7. Collaborative ways of working with local media in the Philippines
In response to the devastating typhoon in late 2013, humanitarian and media development agencies collaborated with local media actors to set up local emergency radio stations in the Philippines. The CDAC Network Typhoon Haiyan Learning Review found that the humanitarian stations had contributed substantially to the accountability and effectiveness of the humanitarian response. The review includes case studies on Radyo Abante and Radyo Bakdaw.
Radyo Abante began life as an emergency suitcase radio station, set up by First Response Radio (FRR) within six days of Typhoon Haiyan making landfall. CDAC Network Members came together to contribute funding and equipment, to train a local team of journalists and keep the station on air.
New affiliate members PECOJON have shared an article about Radyo Abante, and how the station worked with humanitarian actors through CwC/AAP Working Groups. The Learning Review included case studies on Radyo Abante and Internews’ Radyo Bakdaw in Guiuan and the roles they played in improving the effectiveness and accountability of the humanitarian response.
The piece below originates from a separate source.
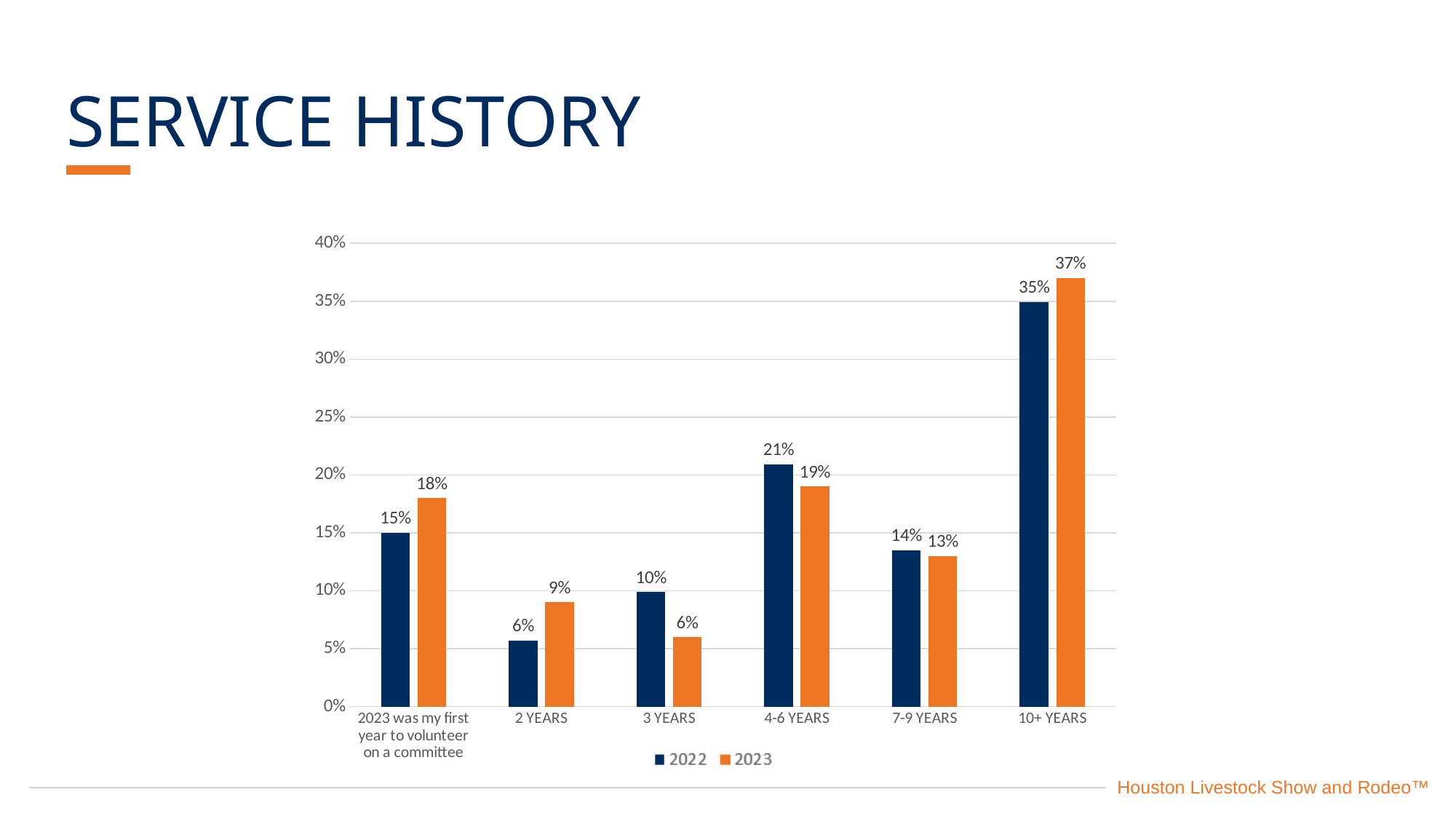
Which category has the highest 2022 value? 10+ YEARS How many series does the legend list? 2 What is the difference between the 2023 and 2022 values for 3 YEARS? 4% What is the 2023 value for 10+ YEARS? 37% What is the 2022 value for 4-6 YEARS? 21% What is the title of the slide? SERVICE HISTORY For 7-9 YEARS, which series has the larger value, 2022 or 2023? 2022 What is the 2023 value for 2 YEARS? 9% What kind of chart is shown on the slide? Bar chart Which category has the lowest 2023 value? 3 YEARS Which colour represents the 2023 series? Orange How many categories are shown on the x axis? 6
8. Joint HAP and CDAC Network Deployment to the Jordan
In May 2014 the CDAC Network Secretariat joined HAP International on a scoping mission to Amman, Jordan. The deployment included stakeholder discussions with key UN, INGO, CBO, MDA, donor and local media representatives; field visits to host and camp-based communities; and the facilitation of a half-day CwC stakeholders’ workshop. At the time of the deployment, many initiatives to strengthen community dialogue had already achieved results in terms of better engagement, information sharing, and establishing trust between the communities and ‘humanitarians’. Several more CwC activities were in start-up/planning stages. These included a refugee newspaper in Za’atari camp, a planned Hackathon, and strengthening the UNHCR hotline in partnership with local mobile phone operator Zain.
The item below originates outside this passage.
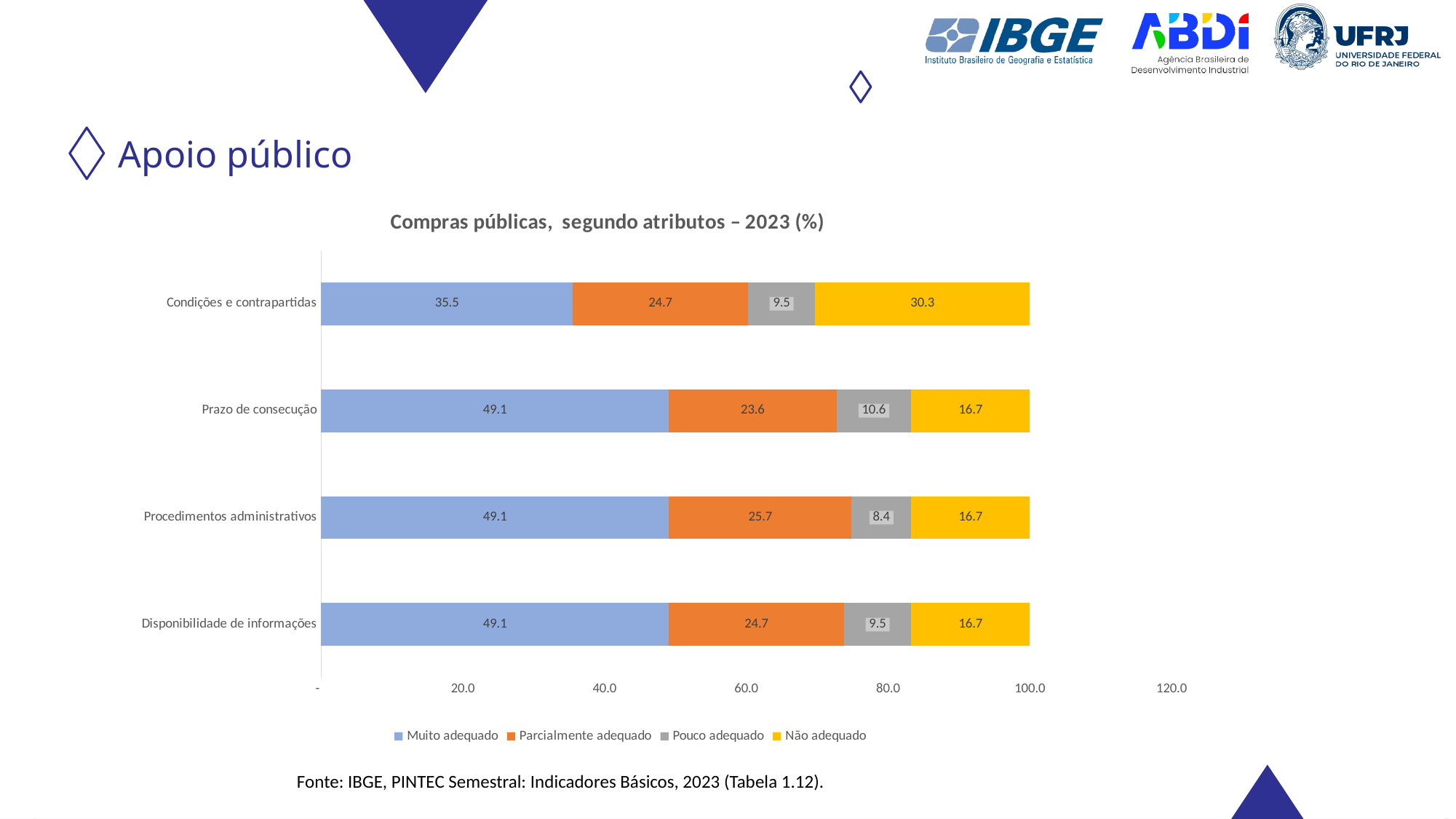
How many series does the legend list? 4 What is the value of "Não adequado" for "Condições e contrapartidas"? 30.3 Which category has the highest value for "Não adequado"? Condições e contrapartidas What is the value of "Muito adequado" for "Condições e contrapartidas"? 35.5 Which is larger: the "Pouco adequado" value for "Prazo de consecução" or for "Procedimentos administrativos"? Prazo de consecução What is the difference between the "Não adequado" values for "Condições e contrapartidas" and "Prazo de consecução"? 13.6 Which category has the lowest value for "Muito adequado"? Condições e contrapartidas What is the title of the chart? Compras públicas, segundo atributos – 2023 (%) What is the value of "Parcialmente adequado" for "Procedimentos administrativos"? 25.7 What is the value of "Pouco adequado" for "Prazo de consecução"? 10.6 How many categories are shown on the chart? 4 What kind of chart is shown on the slide? Stacked bar chart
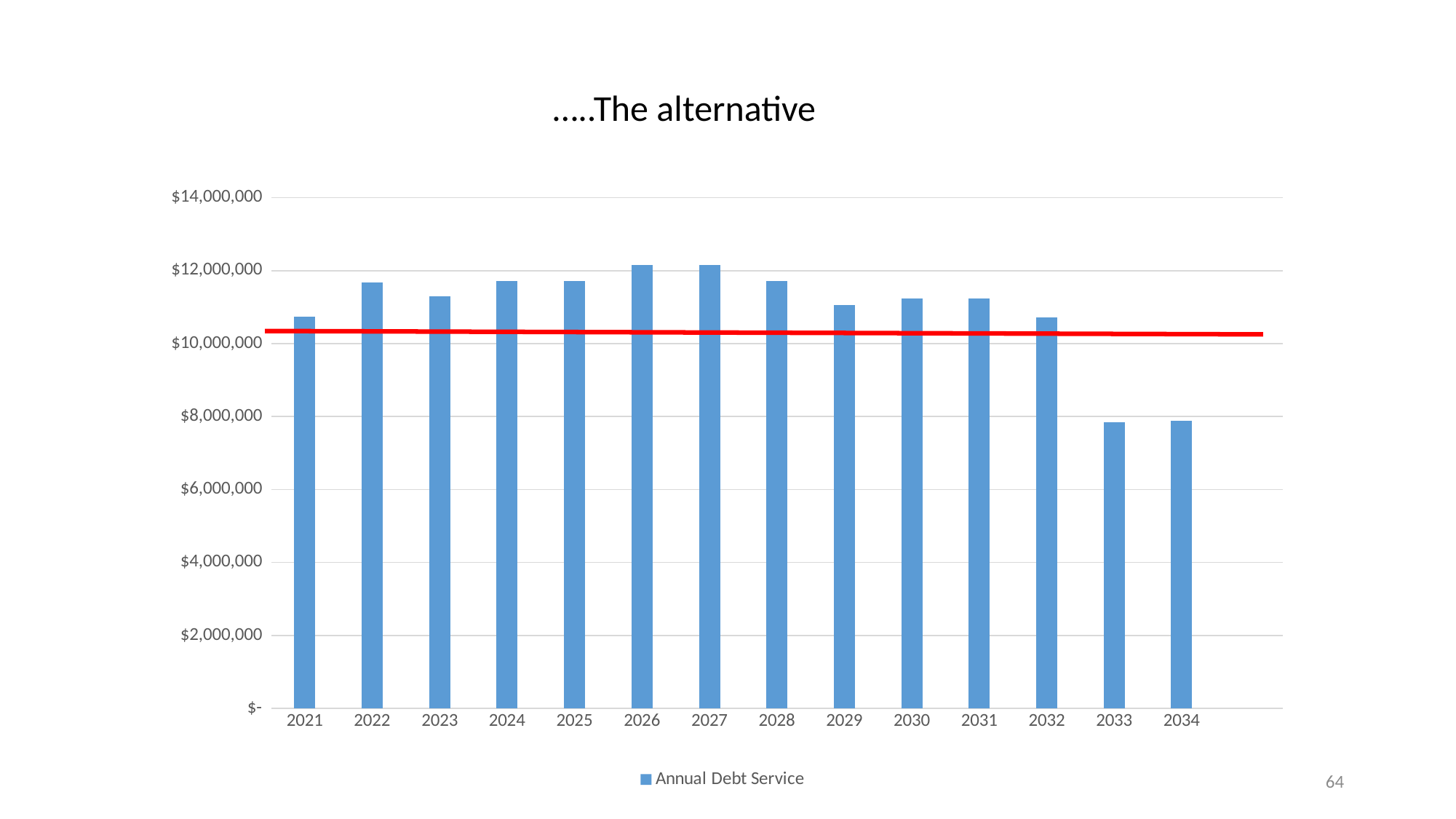
Is the value for 2033 greater or less than $8,000,000? less Do the values rise or fall from 2032 to 2033? fall Is the value for 2021 greater or less than $10,000,000? greater How many series does the chart legend list? 1 How many years are shown on the x axis of the chart? 14 Which year has the larger value, 2027 or 2032? 2027 Is the value for 2023 greater or less than $12,000,000? less Which year has the larger value, 2022 or 2033? 2022 What is the name of the series shown in the chart legend? Annual Debt Service What is the title of the slide containing the chart? …..The alternative What kind of chart is shown on the slide? bar chart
Following the scoping mission and report a consultant was hired by WFP and seconded to UNHCR to support communication and information sharing in relation to the move from blanket to targeted distributions to Syrian refugees in Jordan. This consultant also participated in the CDAC Network Foundation training.
9. Improved communication, feedback and accountability in the Ebola Response
Led by Plan International, coordinated feedback mechanisms have been established to help manage complaints and feedback during the Ebola outbreak. Many agencies, including Save the Children and UNICEF are coordinating to use the system which is supported by UNICEF’s RapidPro technology to effectively coordinate communities’ inputs and responses.
The CDAC network’s new Affiliate Member Ground Truth are supporting Plan International’s work to help track the perceptions of both frontline health workers and communities on issues that are central to the success of the response. This includes tracking whether people are prepared to follow quarantine restrictions (and if not, why not), the impact of stigma on reporting of cases, and overall progress in the fight against Ebola. For the first time in a humanitarian operation, these real-time surveys are bringing the perceptions of people who are closest to the action into the management process.
UMCOM, a new CDAC Network Member has collaborated with other actors in the Ebola response, including BBC Media Action, Internews and SIMLab. In this blog they highlight the benefits of collaboration.
10. The Message Library is now available in at least seven translated languages
With support from Translators without Borders, the infoasaid humanitarian communication messages are now available on the CDAC Network website in a range of languages, including Arabic and French. This is also thanks to a new Message Library tool that was developed by Thomson Reuters Foundation as part of the new CDAC Network website. The enhanced tool will allow the Network to quickly upload new langauges, split this down to country-specific contexts and also embed the library on other websites. For instance, new messages have been uploaded to include the latest information for the Ebola response, and are available in local languages including Krio.